Mais alors, pourquoi la sauce ne prend-elle pas? Pourquoi voit-on en Suisse encore si peu de vélos utilisés au quotidien? « Parce que, chez nous pour l’instant, ce n’est pas un moyen de transport suffisamment rapide, facile, simple et surtout sûr pour être utilisé au quotidien par tout un chacun. Outre des infrastructures y dédiées et des solutions techniques pour les montées – comme évoqué avant – il faut aussi que les vélos soient stationnés à proximité immédiate des lieux où nous vivons et où nous nous rendons.
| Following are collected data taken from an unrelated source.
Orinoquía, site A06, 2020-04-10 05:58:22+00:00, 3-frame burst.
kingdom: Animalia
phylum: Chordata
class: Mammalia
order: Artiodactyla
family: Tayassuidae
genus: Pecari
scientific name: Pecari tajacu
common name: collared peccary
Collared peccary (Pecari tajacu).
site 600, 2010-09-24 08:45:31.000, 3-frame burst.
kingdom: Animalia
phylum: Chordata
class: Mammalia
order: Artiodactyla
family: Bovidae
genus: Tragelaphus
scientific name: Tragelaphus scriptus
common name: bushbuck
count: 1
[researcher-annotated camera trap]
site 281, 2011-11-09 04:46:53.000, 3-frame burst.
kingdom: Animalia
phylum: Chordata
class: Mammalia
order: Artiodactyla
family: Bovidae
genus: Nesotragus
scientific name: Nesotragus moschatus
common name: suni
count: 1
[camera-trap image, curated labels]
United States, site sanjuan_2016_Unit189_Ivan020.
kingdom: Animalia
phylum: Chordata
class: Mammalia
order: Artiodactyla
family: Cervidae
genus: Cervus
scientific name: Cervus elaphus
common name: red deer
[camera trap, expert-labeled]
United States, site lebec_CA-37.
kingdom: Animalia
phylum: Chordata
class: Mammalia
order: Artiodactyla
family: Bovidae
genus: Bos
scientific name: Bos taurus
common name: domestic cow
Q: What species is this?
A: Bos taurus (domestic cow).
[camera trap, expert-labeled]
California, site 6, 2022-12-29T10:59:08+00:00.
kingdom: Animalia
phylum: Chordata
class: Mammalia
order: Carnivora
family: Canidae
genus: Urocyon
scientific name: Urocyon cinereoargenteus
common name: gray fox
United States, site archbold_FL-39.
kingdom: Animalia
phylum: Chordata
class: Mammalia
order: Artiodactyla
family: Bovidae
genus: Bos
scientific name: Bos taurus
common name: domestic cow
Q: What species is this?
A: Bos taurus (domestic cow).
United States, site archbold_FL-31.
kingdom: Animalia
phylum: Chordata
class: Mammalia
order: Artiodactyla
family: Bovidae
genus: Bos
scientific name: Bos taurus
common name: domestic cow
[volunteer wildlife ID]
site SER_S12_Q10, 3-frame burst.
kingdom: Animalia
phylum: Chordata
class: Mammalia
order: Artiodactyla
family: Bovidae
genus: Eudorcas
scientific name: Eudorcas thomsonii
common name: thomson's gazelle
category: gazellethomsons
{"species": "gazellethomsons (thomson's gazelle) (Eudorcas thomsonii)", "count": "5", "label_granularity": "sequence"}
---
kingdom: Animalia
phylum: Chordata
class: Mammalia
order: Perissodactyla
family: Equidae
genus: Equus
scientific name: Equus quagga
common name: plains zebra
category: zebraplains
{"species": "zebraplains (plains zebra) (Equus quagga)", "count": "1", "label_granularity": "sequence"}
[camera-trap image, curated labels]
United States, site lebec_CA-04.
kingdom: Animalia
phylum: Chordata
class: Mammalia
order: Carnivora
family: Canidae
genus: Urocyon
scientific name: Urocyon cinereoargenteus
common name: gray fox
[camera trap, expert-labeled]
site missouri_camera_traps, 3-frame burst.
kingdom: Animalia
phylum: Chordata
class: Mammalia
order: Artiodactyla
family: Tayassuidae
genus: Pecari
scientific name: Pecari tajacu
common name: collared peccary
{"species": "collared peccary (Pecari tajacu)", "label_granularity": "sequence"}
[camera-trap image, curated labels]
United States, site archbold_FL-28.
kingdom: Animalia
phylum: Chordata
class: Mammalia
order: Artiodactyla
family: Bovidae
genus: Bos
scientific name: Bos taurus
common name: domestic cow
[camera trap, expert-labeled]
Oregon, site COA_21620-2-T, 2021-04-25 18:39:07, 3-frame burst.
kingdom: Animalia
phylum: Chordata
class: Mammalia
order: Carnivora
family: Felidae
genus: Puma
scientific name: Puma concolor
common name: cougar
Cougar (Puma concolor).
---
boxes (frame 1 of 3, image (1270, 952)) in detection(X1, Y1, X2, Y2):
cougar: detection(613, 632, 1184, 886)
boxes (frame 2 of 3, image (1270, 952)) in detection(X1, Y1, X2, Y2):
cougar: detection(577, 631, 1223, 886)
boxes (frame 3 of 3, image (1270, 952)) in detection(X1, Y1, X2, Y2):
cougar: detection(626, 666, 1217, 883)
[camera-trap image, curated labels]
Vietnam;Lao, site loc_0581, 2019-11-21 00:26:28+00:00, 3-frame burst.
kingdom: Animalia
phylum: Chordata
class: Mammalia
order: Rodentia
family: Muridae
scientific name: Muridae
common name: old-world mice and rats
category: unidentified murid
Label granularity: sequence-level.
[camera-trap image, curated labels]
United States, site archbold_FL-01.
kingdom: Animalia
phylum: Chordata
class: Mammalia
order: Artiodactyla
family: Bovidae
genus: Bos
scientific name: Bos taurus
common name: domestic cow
Par exemple, un local vélo facile d’accès (pas au 2e sous-sol !) ou des douches sur le lieu de travail sont des petites choses très importantes pour faciliter la pratique du vélo. Notre grand problème, qui explique notamment le très fort taux de motorisation helvétique, c’est que l’on s’est diablement habitué au confort de la voiture; son économie d’efforts physiques, sa climatisation, sa radio, etc. Il faut rendre le vélo aussi agréable et facile à utiliser que ne l’est cette dernière. »
Pour terminer, il me parle d’Amsterdam, où il a été complètement épaté – pour aller du centre de la ville à sa périphérie à vélo – de n’avoir eu à poser le pied au sol que quelques rares fois. Il me propose de faire l’essai dans n’importe quelle ville en Suisse pour réaliser les différents niveaux de priorité qui sont donnés à ce mode de transport entre ces deux pays.
Oui, il me faut aller la voir cette ville si souvent citée en exemple. L’expérimenter concrètement, mettre des images sur les descriptions que l’on m’en a si souvent faites. Cela tombe bien, c’est justement prévu pour le mois de juillet. Je m’en réjouis déjà, ce d’autant plus que l’expérience se fera en famille, enfin réunie grâce à la pause scolaire estivale. Fantastique.